Material provided ->
━━━━

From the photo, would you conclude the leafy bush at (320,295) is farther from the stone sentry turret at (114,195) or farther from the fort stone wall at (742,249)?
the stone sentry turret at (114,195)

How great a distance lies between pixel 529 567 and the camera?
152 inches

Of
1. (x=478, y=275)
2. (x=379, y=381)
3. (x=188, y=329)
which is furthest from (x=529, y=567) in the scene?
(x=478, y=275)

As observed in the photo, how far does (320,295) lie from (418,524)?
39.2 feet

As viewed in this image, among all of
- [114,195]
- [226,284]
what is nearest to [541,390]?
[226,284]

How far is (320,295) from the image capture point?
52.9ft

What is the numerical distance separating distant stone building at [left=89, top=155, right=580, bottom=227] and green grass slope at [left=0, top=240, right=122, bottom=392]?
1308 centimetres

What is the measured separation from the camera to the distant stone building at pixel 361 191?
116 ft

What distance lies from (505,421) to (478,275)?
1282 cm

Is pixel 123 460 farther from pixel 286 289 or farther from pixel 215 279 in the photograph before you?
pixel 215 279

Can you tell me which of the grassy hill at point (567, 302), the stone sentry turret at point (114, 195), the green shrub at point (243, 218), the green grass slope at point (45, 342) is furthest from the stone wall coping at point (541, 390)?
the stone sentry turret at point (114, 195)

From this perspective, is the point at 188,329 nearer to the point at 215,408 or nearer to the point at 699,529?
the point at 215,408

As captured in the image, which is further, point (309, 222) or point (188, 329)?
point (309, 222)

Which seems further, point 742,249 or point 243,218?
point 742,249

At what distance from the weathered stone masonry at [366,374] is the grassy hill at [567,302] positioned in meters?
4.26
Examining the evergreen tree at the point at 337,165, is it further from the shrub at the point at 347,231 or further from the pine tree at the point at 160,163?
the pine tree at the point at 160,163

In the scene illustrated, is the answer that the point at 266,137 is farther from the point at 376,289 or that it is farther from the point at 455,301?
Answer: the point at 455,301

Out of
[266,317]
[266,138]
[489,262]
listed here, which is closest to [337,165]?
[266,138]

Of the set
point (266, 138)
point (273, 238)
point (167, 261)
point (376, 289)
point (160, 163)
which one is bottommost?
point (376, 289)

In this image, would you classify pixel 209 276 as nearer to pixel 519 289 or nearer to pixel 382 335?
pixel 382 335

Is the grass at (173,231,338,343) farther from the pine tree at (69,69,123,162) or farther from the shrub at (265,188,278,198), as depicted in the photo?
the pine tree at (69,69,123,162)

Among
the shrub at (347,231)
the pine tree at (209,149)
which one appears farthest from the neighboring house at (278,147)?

━━━━

Problem to solve -> Format every line of the records above as a Markdown table with the columns n and Line. Number the rows in n and skip the blank lines.

The completed task ->
| n | Line |
|---|---|
| 1 | From the photo, would you conclude the leafy bush at (320,295) is farther from the stone sentry turret at (114,195) or farther from the fort stone wall at (742,249)? |
| 2 | the stone sentry turret at (114,195) |
| 3 | How great a distance lies between pixel 529 567 and the camera? |
| 4 | 152 inches |
| 5 | Of |
| 6 | 1. (x=478, y=275) |
| 7 | 2. (x=379, y=381) |
| 8 | 3. (x=188, y=329) |
| 9 | which is furthest from (x=529, y=567) in the scene? |
| 10 | (x=478, y=275) |
| 11 | As observed in the photo, how far does (320,295) lie from (418,524)? |
| 12 | 39.2 feet |
| 13 | As viewed in this image, among all of |
| 14 | - [114,195] |
| 15 | - [226,284] |
| 16 | what is nearest to [541,390]? |
| 17 | [226,284] |
| 18 | How far is (320,295) from the image capture point? |
| 19 | 52.9ft |
| 20 | What is the numerical distance separating distant stone building at [left=89, top=155, right=580, bottom=227] and green grass slope at [left=0, top=240, right=122, bottom=392]? |
| 21 | 1308 centimetres |
| 22 | What is the measured separation from the camera to the distant stone building at pixel 361 191? |
| 23 | 116 ft |
| 24 | What distance lies from (505,421) to (478,275)? |
| 25 | 1282 cm |
| 26 | Is pixel 123 460 farther from pixel 286 289 or farther from pixel 215 279 in the photograph before you? |
| 27 | pixel 215 279 |
| 28 | Can you tell me which of the grassy hill at point (567, 302), the stone sentry turret at point (114, 195), the green shrub at point (243, 218), the green grass slope at point (45, 342) is furthest from the stone wall coping at point (541, 390)? |
| 29 | the stone sentry turret at point (114, 195) |
| 30 | From this perspective, is the point at 188,329 nearer to the point at 215,408 or nearer to the point at 699,529? |
| 31 | the point at 215,408 |
| 32 | As captured in the image, which is further, point (309, 222) or point (188, 329)? |
| 33 | point (309, 222) |
| 34 | Which seems further, point 742,249 or point 243,218? |
| 35 | point 742,249 |
| 36 | At what distance from the weathered stone masonry at [366,374] is the grassy hill at [567,302] positioned in meters? |
| 37 | 4.26 |
| 38 | Examining the evergreen tree at the point at 337,165, is it further from the shrub at the point at 347,231 or further from the pine tree at the point at 160,163? |
| 39 | the pine tree at the point at 160,163 |
| 40 | In the scene illustrated, is the answer that the point at 266,137 is farther from the point at 376,289 or that it is farther from the point at 455,301? |
| 41 | Answer: the point at 455,301 |
| 42 | Out of |
| 43 | [266,317] |
| 44 | [266,138] |
| 45 | [489,262] |
| 46 | listed here, which is closest to [337,165]? |
| 47 | [266,138] |
| 48 | Of the set |
| 49 | point (266, 138) |
| 50 | point (273, 238) |
| 51 | point (167, 261) |
| 52 | point (376, 289) |
| 53 | point (160, 163) |
| 54 | which one is bottommost? |
| 55 | point (376, 289) |
| 56 | In this image, would you classify pixel 209 276 as nearer to pixel 519 289 or nearer to pixel 382 335? |
| 57 | pixel 382 335 |
| 58 | Is the grass at (173,231,338,343) farther from the pine tree at (69,69,123,162) or farther from the shrub at (265,188,278,198), as depicted in the photo? |
| 59 | the pine tree at (69,69,123,162) |
| 60 | Among |
| 61 | the shrub at (347,231) |
| 62 | the pine tree at (209,149) |
| 63 | which one appears farthest from the neighboring house at (278,147)? |